Code to compute images/sec

Question

Code to compute images/sec

prabhuteja12 opened this issue 2 years ago · comments

Hi,

Thank you for the cool work!

I see that you report images/sec, and mention the following in the paper:

To compute the images per second, we use a V100 GPU, fix the image resolution to 512 and for each model we maximize the batch size allowed by memory for a fair comparison.

I'm trying to do the same, however I'm unable to reproduce the numbers you of images/sec in the paper.

I'm using the code snippet from PyTorch as follows:

    batch = torch.rand(args.batch_size, *input_shape).cuda()
    model(batch)
    n_runs = 10
    from torch.utils.benchmark import Timer

    t = Timer(stmt="model.forward(batch)", globals={"model": model, "batch": batch})
    m = t.timeit(n_runs)

The batch size that fits on V100 for Vit-T backbone is about 140. And the above code shows a timing of 0.62 seconds. So I'm computing the total images/sec = 140/0.62 = 225.8. This is almost half the numbers in Table 3. Can you please help me with what I need to do to get the mentioned result?

Thank you!

rstrudel · Answer 1 · Wed May 18 2022 01:24:40 GMT+0800 (China Standard Time)

Hi @prabhuteja12 ,

To perform robust benchmarking you can check timm repository, in particular the following file:

https://github.com/rwightman/pytorch-image-models/blob/master/benchmark.py#L244

Two things I do not see in your snippet and you can spot in timm are:

warmup steps
torch.no_grad

I hope this helps!

Prabhu Teja · Answer 2 · Wed May 18 2022 03:06:15 GMT+0800 (China Standard Time)

Hi @rstrudel ,

Thank you for the quick reply, and the pointers to timm.

PyTorch Timer documentation says that it runs a warmup before
I missed pasting the snippet, but there is torch.set_grad_enabled(False) in my code.

Additionally, timm uses perf_counter and so does PyTorch.

So I'm unable to figure out what is causing this massive drop in speed. If you have access to your specific benchmarking script, can you share that?

rstrudel · Answer 3 · Wed May 18 2022 21:10:32 GMT+0800 (China Standard Time)

The snippet of code is based on timm benchmarking and we do not plan to release a clean version of it as of now.
Table 3 refers to Segmenter models with a linear decoder, did you make sure you measured timings with this model and not the mask decoder (which is more expensive)?
I will try to check this in the following weeks.

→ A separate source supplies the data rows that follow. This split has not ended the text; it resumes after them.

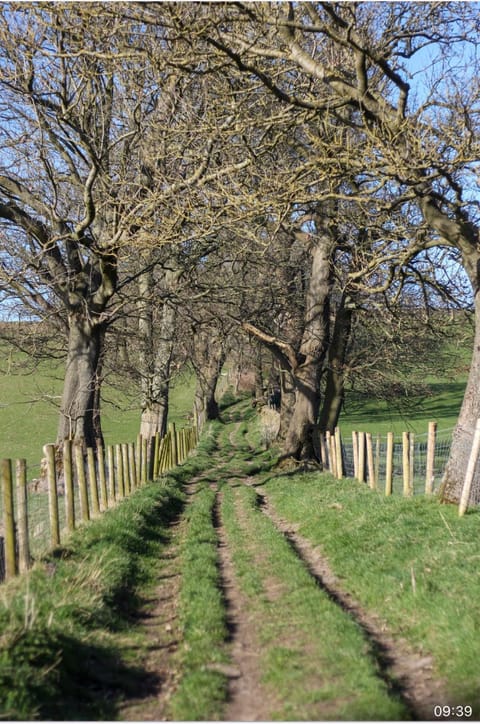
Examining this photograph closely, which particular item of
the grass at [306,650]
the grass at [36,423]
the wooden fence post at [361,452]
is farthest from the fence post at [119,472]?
the grass at [36,423]

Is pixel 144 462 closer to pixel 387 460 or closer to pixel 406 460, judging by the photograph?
pixel 387 460

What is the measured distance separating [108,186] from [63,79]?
7.22 ft

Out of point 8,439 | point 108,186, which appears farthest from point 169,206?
point 8,439

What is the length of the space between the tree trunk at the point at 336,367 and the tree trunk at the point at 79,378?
8.47 meters

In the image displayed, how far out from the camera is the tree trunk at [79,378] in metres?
15.8

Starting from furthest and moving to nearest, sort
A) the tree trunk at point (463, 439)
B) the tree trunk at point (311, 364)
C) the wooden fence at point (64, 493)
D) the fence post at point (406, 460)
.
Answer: the tree trunk at point (311, 364), the fence post at point (406, 460), the tree trunk at point (463, 439), the wooden fence at point (64, 493)

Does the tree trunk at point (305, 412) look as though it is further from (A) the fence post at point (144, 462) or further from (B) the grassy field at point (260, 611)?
(B) the grassy field at point (260, 611)

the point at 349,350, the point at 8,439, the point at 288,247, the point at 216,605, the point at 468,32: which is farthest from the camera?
the point at 8,439

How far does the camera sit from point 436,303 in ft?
64.4

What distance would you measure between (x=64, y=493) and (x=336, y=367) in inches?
438

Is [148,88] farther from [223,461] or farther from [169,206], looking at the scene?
[223,461]

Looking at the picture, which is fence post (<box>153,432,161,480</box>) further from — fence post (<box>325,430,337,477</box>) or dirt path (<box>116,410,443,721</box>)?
dirt path (<box>116,410,443,721</box>)

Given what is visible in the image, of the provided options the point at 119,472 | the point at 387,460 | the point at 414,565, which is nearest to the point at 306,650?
the point at 414,565

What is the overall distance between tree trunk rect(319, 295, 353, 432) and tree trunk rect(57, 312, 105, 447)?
27.8 feet
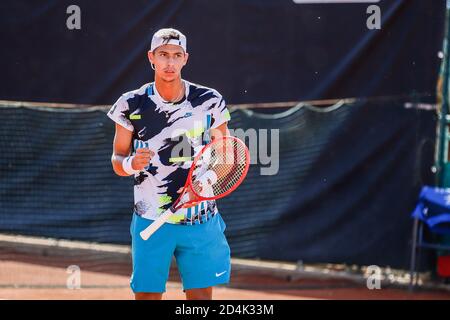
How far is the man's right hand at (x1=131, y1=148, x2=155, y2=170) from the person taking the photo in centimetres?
360

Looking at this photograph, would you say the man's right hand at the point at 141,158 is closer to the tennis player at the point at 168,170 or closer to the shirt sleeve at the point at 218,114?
the tennis player at the point at 168,170

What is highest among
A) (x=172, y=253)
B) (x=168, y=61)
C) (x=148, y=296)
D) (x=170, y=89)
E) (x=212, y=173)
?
(x=168, y=61)

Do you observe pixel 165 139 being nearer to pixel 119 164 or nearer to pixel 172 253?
pixel 119 164

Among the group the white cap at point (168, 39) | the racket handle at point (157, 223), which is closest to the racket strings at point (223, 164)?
the racket handle at point (157, 223)

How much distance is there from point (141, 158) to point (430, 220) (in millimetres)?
2987

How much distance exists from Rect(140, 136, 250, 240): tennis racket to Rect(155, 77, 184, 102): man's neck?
270mm

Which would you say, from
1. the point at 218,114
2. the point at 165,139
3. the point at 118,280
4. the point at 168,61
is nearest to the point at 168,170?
the point at 165,139

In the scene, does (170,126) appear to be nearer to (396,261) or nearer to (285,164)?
→ (285,164)

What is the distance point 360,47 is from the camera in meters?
6.31

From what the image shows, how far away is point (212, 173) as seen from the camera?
3766mm

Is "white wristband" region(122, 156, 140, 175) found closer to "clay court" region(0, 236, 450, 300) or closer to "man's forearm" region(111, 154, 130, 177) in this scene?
"man's forearm" region(111, 154, 130, 177)

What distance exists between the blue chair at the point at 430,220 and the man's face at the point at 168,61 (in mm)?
2867

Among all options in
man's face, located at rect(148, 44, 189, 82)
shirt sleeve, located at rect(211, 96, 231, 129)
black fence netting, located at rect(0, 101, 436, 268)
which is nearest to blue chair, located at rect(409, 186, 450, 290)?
black fence netting, located at rect(0, 101, 436, 268)
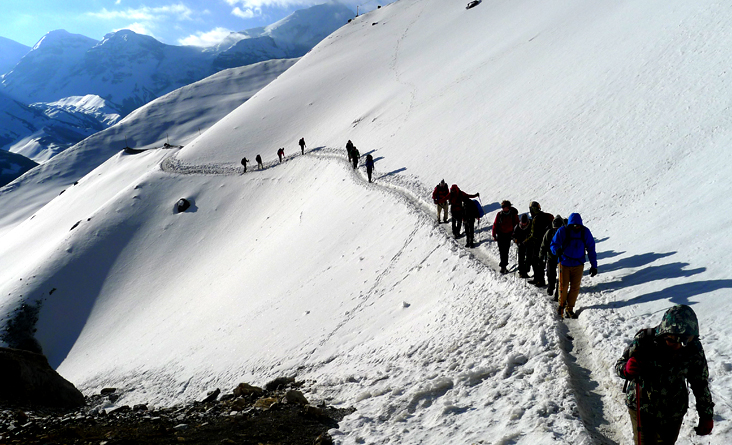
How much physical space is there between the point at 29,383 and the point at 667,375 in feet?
48.2

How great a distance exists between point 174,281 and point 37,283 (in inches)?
526

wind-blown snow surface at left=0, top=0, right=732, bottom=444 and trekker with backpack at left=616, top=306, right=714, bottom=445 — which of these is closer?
trekker with backpack at left=616, top=306, right=714, bottom=445

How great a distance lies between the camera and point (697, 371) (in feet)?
12.7

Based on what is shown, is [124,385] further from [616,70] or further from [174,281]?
[616,70]

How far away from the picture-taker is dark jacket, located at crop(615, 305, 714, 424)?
152 inches

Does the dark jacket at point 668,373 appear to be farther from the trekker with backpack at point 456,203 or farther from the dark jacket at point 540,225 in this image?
the trekker with backpack at point 456,203

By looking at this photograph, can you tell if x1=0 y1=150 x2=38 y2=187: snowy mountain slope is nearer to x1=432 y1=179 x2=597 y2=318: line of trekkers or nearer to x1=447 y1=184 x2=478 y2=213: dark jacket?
x1=447 y1=184 x2=478 y2=213: dark jacket

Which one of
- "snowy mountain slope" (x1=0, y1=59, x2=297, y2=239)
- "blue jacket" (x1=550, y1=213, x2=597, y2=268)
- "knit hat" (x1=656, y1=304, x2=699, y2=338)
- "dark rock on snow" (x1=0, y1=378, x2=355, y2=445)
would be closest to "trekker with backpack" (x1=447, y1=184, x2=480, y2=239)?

Prabhu Teja · Answer 4 · Thu May 19 2022 02:34:48 GMT+0800 (China Standard Time)

@rstrudel I think I was able to get the numbers (in that range). The data and the model need to be in float16. Please confirm that this is what you did as well.

Thanks!

rstrudel · Answer 5 · Thu May 19 2022 06:21:58 GMT+0800 (China Standard Time)

Here is the snippet of the code I used to check throughput.
So indeed good call I was using mixed precision, well spotted!

Your use of Timer is probably a cleaner way of doing it, not sure I had it (at least did not know about it) at the time of the experiments.

@torch.no_grad()
def compute_throughput(model, batch_size, resolution):
    torch.cuda.empty_cache()
    warmup_iters = 3
    num_iters = 30

    timing = []

    x = torch.randn(batch_size, 3, resolution, resolution, device=device)

    # warmup
    for _ in range(warmup_iters):
        with torch.cuda.amp.autocast():
            y = model(x)

    MB = 1024.0 * 1024.0
    torch.cuda.synchronize()
    for i in range(num_iters):
        memory = int(torch.cuda.max_memory_allocated() / MB)
        if i == 0:
            print(f"memory: {memory} MB")
        start = time.time()
        with torch.cuda.amp.autocast():
            y = model(x)
        torch.cuda.synchronize()
        timing.append(time.time() - start)

    timing = torch.as_tensor(timing, dtype=torch.float32)
    return batch_size / timing.mean()

Prabhu Teja · Answer 6 · Thu May 19 2022 15:24:51 GMT+0800 (China Standard Time)

Great! Thank you!